Scotch eggs

The jig is up, Scotch eggs!

I know there are a million different foods, maybe a billion different foods—maybe a trillion!—that I don’t know about. There are vegetables I’ve never encountered, cuts of meat we don’t see around here, flavor combos that don’t seem intuitive to me but are probably really popular somewhere else.

But this is just an egg with sausage on it.

Give it to me straight, people of Earth: how can entire modern cultures see Scotch eggs on the shelf every time they pop into the grocery store, but I have never heard of them in all my 28 years? I have eggs! I have sausage! I already eat them together! And I know about frying, so nice try. How’d you do it? How did you keep something so simple a secret?

The news was shocking. I reacted the way I expect anyone would: I bought a tube of sausage and invited my friends to brunch. I was relieved (but further puzzled) to find that no one else had ever heard of Scotch eggs either. So we embarked on our adventure together.

First, they’re a lot of work. Boil eggs, peel eggs, dry eggs, season sausage, flatten sausage, wrap sausage, dredge in flour, dredge in egg, dredge in bread crumbs, fry. Even pancake mix is too much work for me on a typical Sunday, but this is an experiment, so that’s beside the point.

They taste…pretty good. I mean, if you like sausage. Fortunately, my friends do. They’re super salty—the eggs, not my friends (probably)—and kind of dry. I read that you can soft-boil them but that it’s less common and more difficult, and I was shooting for authenticity and foolproofery. Sausage gravy helps with the dryness, though. The outside of the eggs is crispy and the inside is eggy, which is nice. But can I just tell you? This has to be the heaviest thing I’ve ever eaten for breakfast, and that includes the times I’ve ordered breakfasts with French toast on the side.
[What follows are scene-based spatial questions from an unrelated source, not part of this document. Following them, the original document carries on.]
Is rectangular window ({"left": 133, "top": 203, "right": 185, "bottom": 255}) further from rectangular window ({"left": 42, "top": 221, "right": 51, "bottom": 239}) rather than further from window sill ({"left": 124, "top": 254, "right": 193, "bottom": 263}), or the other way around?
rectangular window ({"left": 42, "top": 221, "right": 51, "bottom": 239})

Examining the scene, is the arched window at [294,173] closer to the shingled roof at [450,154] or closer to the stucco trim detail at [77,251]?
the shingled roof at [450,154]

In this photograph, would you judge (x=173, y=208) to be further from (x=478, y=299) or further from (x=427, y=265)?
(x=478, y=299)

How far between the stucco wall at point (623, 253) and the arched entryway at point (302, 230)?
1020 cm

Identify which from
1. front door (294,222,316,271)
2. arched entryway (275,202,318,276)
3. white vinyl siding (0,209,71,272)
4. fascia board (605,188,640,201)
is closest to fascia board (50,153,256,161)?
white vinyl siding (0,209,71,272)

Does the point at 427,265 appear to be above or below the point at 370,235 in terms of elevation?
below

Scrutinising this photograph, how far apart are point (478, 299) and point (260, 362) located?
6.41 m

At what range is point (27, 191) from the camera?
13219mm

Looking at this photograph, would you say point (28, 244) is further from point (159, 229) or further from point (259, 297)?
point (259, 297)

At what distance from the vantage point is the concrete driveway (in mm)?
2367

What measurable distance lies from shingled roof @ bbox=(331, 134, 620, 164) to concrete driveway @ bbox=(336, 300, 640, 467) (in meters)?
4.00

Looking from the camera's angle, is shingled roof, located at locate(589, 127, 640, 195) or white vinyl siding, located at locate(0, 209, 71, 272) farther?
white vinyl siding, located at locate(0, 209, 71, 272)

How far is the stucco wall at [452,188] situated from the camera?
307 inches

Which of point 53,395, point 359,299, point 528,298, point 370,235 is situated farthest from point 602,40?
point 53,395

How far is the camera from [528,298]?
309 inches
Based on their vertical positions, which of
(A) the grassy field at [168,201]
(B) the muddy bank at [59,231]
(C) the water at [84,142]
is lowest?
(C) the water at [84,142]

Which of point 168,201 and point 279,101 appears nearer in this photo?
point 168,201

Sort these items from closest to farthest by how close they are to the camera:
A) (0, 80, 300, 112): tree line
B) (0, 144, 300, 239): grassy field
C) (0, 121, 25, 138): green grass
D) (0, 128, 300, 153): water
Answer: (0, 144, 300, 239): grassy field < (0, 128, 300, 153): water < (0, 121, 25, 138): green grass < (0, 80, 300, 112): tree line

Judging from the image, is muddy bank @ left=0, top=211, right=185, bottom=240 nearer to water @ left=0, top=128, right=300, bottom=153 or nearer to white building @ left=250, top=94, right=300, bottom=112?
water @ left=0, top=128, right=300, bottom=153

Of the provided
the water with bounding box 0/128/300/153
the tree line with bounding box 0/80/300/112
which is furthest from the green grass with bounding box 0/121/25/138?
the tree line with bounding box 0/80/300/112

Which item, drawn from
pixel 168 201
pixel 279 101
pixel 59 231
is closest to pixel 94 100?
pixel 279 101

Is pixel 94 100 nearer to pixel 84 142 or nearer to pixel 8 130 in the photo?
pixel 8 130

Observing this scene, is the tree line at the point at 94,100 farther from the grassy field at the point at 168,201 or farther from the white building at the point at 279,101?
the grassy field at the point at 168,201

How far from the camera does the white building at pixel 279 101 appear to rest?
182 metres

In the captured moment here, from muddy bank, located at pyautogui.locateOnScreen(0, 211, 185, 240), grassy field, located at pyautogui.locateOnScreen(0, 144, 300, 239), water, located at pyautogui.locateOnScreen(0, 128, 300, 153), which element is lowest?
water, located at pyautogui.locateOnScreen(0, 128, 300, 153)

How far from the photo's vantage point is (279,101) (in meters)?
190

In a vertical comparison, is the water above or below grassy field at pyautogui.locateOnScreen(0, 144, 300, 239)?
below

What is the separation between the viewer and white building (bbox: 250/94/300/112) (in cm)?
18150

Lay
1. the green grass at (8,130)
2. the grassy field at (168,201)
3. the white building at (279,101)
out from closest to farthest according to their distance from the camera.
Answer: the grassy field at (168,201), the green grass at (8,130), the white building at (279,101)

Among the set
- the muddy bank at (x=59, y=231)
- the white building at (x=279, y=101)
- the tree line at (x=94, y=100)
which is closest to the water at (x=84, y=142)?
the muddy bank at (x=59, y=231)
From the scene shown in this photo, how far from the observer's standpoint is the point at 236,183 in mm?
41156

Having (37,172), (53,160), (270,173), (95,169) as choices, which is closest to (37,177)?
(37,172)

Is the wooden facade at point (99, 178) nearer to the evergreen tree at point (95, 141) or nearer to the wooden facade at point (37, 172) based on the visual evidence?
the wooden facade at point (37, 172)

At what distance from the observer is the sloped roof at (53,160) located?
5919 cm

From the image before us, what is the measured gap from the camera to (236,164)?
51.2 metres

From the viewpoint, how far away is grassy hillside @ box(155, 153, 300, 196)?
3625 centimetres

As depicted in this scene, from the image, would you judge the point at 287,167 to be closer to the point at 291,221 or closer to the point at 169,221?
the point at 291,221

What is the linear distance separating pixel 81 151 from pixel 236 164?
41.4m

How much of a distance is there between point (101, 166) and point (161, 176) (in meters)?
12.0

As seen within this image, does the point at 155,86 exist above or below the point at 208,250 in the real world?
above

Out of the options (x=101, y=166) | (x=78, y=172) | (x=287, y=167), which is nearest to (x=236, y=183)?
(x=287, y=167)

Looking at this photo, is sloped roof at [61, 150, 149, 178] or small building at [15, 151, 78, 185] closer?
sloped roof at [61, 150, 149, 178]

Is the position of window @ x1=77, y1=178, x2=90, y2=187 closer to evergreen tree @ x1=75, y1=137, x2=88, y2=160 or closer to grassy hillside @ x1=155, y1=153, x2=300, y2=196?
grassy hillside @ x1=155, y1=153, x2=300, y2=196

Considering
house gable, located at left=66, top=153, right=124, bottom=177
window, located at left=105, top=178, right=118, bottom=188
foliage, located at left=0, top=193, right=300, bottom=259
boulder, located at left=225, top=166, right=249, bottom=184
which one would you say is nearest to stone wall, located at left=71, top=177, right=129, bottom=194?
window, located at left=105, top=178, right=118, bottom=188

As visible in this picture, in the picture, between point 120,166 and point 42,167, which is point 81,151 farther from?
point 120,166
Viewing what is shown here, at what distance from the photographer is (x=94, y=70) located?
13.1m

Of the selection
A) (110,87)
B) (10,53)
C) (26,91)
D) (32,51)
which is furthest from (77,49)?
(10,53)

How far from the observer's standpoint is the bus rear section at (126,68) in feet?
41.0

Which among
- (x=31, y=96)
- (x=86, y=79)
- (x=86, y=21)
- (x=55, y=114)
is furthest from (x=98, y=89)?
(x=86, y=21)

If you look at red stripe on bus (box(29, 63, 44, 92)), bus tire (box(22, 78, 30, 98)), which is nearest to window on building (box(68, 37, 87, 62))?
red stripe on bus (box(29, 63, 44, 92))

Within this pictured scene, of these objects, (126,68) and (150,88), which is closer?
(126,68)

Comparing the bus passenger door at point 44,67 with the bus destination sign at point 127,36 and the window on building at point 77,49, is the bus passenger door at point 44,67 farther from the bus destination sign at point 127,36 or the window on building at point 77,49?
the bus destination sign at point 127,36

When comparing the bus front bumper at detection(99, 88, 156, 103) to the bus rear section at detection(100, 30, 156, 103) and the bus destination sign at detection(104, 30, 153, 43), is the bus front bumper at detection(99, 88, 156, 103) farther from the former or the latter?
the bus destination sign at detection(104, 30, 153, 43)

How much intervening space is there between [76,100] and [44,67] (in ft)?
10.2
I was only able to eat one.

I mean, sure, that might have something to do with the fact that John spent the morning frying bacon. And I made hash browns. Oh, and…

Brown betty? You betcha. With the help of Jenny and Diana (a premiere culinary team!), we baked up a cherry brown betty, as well as a peach one using the same recipe—we just replaced the cherries with peaches and the cinnamon with nutmeg. I thought the super-crazy-sweetness of the peach one was a little too much, but the cherry one was just the thing to balance out salty sausage-eggs and bacon.

You’re going to think I’m crazy now, but yeah, cereal. Because I had some. Kellogg’s had sent me samples of two of their FiberPlus Antioxidants cereals (it was part of the FoodBuzz Tastemaker program… they send me stuff sometimes, and I love mail) so out came the Berry Yogurt Crunch, which I like slightly better than the Cinnamon Oat Crunch. The latter is pretty good too, but it’s really, really cinnamony. John loves cinnamony. He finished most of that box, I think. But I found the berry yogurt one lighter and crispier and easier to eat. The moment I opened the box and a puff of sugary-sweet air hit me in the face, I thought I was going to hate it, but it mellows out in milk and I ended up really liking it after all. So… you know… why not?

We poured everybody a glass of champagne and apple juice—the morning cocktail that has totally devastated mimosas in our social circle, thanks to our friend Pura and a group called The Big Bounce—guaranteeing we wouldn’t see anybody off the couch for the rest of our Sunday. And isn’t that why brunch was invented?

Scotch eggs

Makes 6, so, um… serves 6

  • 6 eggs
  • 1 lbs breakfast sausage, the kind that comes in a tube and not in casings
  • 2 more eggs, raw
  • 3/4 cup bread crumbs
  • 1/2 cup panko
  • Seasonings (e.g. garlic powder, black pepper, sage—whatever you like, but that’s what I used)
  • Vegetable oil for frying
  1. Soft-boil your eggs. Place them into cool water, heat the water to boiling, then allow the eggs to boil in the water for 7 minutes. Run them under a cold tap for 60 seconds and chill them overnight in the fridge.
  2. Beat the 2 extra eggs in a shallow bowl. Place breadcrumbs and panko together in another shallow bowl.
  3. Peel your chilled eggs.
  4. Grab a wad of sausage and flatten it out into a thin (1/4″) layer, then wrap it around an egg. It’s a messy job, but do your best. Above all, make sure there are no holes. Do this for all 6 eggs.
  5. Roll each sausaged egg in the beaten egg, and finally in the panko.
  6. Heat oil over medium-high heat in a deep skillet, enough to come almost halfway up the sides of the covered eggs. (Displacement should raise the level to slightly more than halfway once the eggs are added to the pan.)
  7. Add the eggs to the pan (carefully). As each side browns, roll the egg to another side, until the whole thing is evenly colored. This should take about 10 minutes. It’s important to cook the sausage completely.
  8. Remove the eggs to a paper-towel-lined dish and serve warm.